> Problem statement:
A verbatim transcription of the listing below is required, without its pictures.

> Input data:

========================================

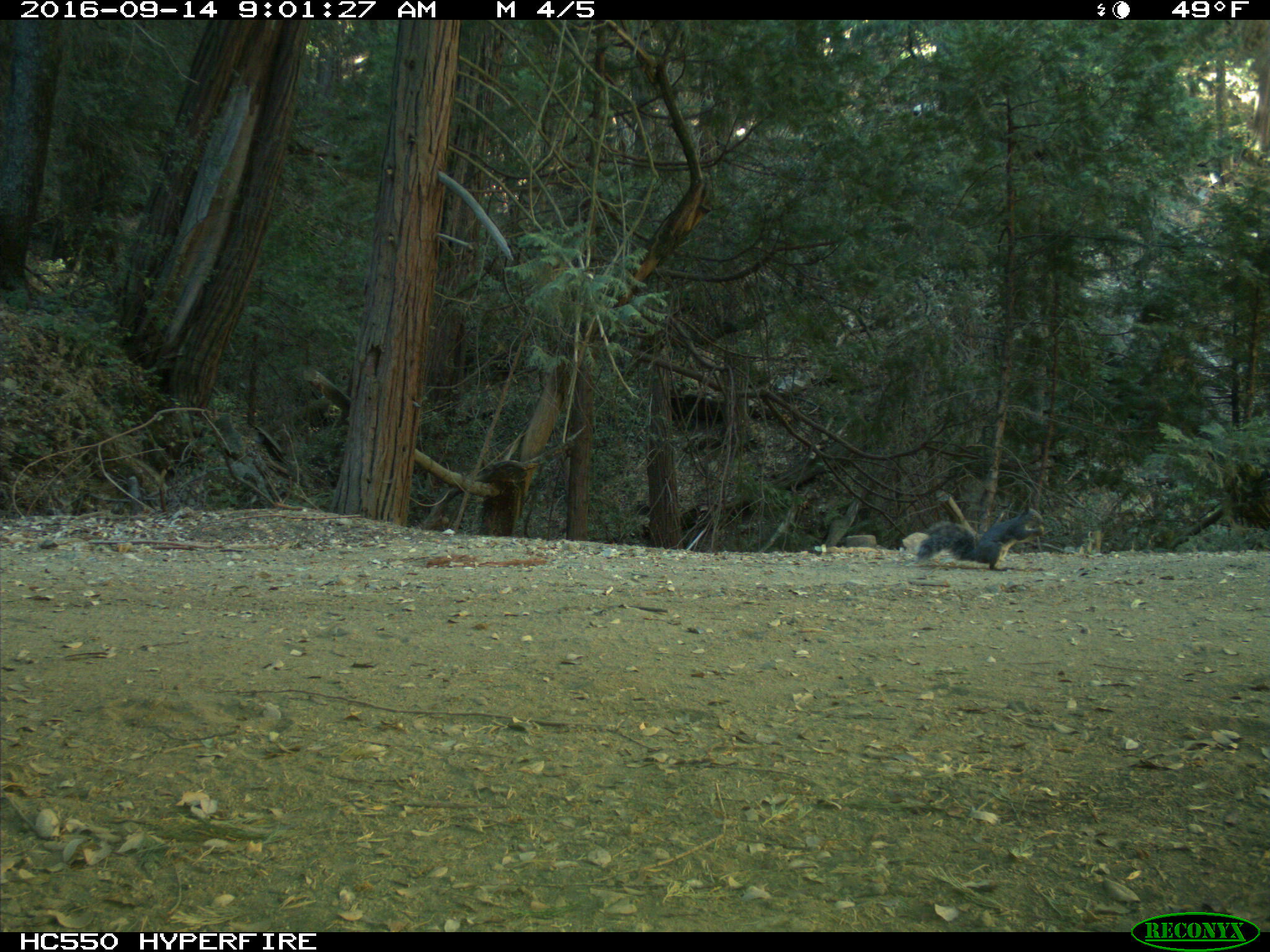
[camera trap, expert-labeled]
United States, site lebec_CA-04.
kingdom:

========================================

> Exercise output:
[camera trap, expert-labeled]
United States, site lebec_CA-04.
kingdom:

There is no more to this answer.